Records to use below:
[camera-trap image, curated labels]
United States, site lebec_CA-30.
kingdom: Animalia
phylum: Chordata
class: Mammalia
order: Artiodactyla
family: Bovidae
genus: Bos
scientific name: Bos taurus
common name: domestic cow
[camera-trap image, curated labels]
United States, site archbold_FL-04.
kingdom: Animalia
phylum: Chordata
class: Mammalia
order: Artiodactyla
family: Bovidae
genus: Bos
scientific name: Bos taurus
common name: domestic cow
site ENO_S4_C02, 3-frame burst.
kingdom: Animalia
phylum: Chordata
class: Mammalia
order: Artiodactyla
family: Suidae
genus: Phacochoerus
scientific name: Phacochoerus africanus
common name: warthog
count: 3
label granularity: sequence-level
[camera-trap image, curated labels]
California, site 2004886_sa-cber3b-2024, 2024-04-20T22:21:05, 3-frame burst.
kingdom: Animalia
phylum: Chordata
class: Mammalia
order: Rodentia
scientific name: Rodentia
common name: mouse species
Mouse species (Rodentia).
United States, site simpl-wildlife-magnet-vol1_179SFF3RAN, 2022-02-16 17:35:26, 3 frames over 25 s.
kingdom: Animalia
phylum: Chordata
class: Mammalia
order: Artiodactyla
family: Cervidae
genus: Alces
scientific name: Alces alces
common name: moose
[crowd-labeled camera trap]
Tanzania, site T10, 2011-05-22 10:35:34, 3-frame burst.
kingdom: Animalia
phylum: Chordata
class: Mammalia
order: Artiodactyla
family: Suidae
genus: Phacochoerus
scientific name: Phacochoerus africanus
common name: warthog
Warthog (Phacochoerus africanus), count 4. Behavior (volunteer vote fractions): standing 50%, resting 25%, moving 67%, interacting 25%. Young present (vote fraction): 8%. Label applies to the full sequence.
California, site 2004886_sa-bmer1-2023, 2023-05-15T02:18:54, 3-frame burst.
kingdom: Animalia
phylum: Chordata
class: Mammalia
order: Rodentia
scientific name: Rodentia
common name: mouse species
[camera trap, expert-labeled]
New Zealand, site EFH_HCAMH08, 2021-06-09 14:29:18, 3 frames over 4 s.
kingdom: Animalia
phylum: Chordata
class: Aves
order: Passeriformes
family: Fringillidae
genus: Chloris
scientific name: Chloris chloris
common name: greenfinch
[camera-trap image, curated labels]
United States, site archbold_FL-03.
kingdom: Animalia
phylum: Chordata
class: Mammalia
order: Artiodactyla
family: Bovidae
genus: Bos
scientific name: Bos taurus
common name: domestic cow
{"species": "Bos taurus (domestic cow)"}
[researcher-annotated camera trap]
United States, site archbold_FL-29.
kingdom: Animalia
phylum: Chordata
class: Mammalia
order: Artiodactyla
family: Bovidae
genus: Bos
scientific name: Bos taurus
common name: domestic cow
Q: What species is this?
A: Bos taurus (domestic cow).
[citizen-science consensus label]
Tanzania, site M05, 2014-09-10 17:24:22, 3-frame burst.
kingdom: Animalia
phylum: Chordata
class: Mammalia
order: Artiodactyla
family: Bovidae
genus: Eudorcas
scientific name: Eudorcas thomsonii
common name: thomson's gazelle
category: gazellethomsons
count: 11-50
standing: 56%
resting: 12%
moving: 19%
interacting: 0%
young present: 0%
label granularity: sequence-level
End of Records to use.
**Activity**
What is needed is the number of lines in the entries that contain the word "frames", written alone.

**Answer for the task**
2